I neuroni su chip potrebbero perciò funzionare come un ‘ponte’ che ripari una comunicazione interrotta o danneggiata. I test finora condotti sugli animali da Alain Nogaret dell’università di Bath, Elisa Donati e Giacomo Indiveri dell’Università di Zurigo e altri ricercatori delle Università di Bristol e Auckland, mostrano che questi neuroni a stato solido (Ssn) sono capaci di comportarsi come i neuroni biologici, rispondendo in maniera quasi completamente identica a seguito di numerosi e differenti stimoli. I neuroni bionici, inoltre, hanno bisogno di pochissima potenza per funzionare, appena 140 nanoWatt ovvero circa un miliardesimo del fabbisogno energetico di un microprocessore standard.

“Significa che sono impianti semplici da gestire, perché – osserva Claudio Mariani, presidente Ard Onlus, già professore di neurologia all’ospedale Sacco di Milano – possono sfruttare le piccole correnti generate continuamente e fisiologicamente dai neuroni biologici per funzionare. L’obiettivo sarà far sì che i neuroni su chip siano auto-alimentati a bassa potenza, così da adattarsi al feedback fisiologico in tempo reale e da attivarsi autonomamente, appena innestati, sfruttando i potenziali elettrici delle reti neuronali presenti.
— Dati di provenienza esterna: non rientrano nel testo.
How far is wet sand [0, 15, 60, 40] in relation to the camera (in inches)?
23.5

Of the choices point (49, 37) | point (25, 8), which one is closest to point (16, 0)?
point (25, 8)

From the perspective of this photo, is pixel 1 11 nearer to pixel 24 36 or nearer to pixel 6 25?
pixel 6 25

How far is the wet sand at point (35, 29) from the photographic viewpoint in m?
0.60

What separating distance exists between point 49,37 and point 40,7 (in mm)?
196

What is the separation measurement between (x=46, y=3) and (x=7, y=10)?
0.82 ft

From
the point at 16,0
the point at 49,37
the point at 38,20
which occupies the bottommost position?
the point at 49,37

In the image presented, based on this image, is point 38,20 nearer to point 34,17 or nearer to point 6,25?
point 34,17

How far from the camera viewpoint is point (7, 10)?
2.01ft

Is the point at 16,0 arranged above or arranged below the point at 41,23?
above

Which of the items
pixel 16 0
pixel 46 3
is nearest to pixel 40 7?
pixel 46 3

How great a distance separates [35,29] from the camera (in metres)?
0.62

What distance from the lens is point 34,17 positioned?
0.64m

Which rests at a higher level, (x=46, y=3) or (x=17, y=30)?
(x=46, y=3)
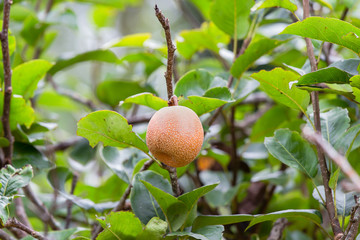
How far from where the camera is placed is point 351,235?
55cm

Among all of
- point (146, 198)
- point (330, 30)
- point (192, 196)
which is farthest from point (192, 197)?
point (330, 30)

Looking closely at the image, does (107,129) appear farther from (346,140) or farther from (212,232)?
(346,140)

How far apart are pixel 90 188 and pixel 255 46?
57 centimetres

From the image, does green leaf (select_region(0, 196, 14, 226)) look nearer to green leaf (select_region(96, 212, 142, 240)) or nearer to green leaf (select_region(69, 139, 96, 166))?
green leaf (select_region(96, 212, 142, 240))

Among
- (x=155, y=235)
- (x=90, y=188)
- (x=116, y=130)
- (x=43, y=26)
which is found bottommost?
(x=90, y=188)

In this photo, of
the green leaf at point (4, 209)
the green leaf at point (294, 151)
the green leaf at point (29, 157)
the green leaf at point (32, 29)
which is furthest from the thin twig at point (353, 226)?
the green leaf at point (32, 29)

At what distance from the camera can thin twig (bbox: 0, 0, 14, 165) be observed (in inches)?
27.3

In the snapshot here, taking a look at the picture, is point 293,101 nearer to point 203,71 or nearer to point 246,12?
point 203,71

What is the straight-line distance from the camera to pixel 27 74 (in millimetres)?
847

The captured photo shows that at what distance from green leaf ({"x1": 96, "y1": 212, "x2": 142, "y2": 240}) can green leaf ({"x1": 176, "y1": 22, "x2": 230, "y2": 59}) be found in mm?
565

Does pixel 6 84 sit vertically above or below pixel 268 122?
above

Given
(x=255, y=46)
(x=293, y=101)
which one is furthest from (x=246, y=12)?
(x=293, y=101)

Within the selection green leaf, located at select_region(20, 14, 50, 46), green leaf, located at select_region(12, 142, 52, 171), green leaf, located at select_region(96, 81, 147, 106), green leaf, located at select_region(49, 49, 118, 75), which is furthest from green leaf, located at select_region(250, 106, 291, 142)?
green leaf, located at select_region(20, 14, 50, 46)

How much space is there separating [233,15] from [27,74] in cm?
46
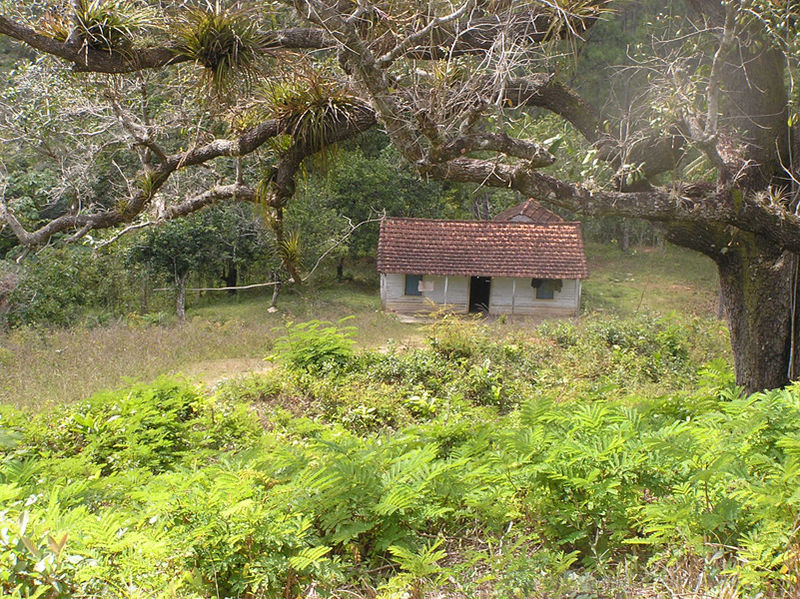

Inoltre si tratta di sistemi che – sottolinea Mariani – lavorano con una tecnologia analogica e quindi continua, non binaria come il digitale”.

“Tutti i sistemi biologici – ricorda l’esperto – si basano su processi continui e aver scelto questa strategia significa poter mimare il comportamento di un neurone biologico con maggiore accuratezza. Oggi sappiamo che questi processori neuromorfici possono dialogare con i neuroni biologici perché ‘parlano’ la stessa lingua, fatta di segnali elettrici. Il prossimo passo – conclude – sarà provarli per esempio su topolini che, modificati geneticamente, sviluppano l’Alzheimer, per capire se e come possano vicariare le funzioni dei neuroni danneggiati, consentendo performance di memoria migliori”.

“Vista la velocità degli avanzamenti nelle scienze cibernetiche, che evolvono per il quadrato del tempo – prevede Leonardo Pantoni, direttore dell’Unità Complessa di Neurologia del Sacco di Milano – è plausibile che entro i prossimi cinque-dieci anni avremo non solo un neurone artificiale funzionante una volta innestato nel cervello umano, ma perfino reti di neuroni artificiali che potranno essere impiantate per esempio in aree colpite dalle placche amiloidi dell’Alzheimer o da altre patologie degenerative, per lavorare in parallelo con i circuiti rimasti e aiutare i neuroni biologici a continuare a svolgere i loro compiti”.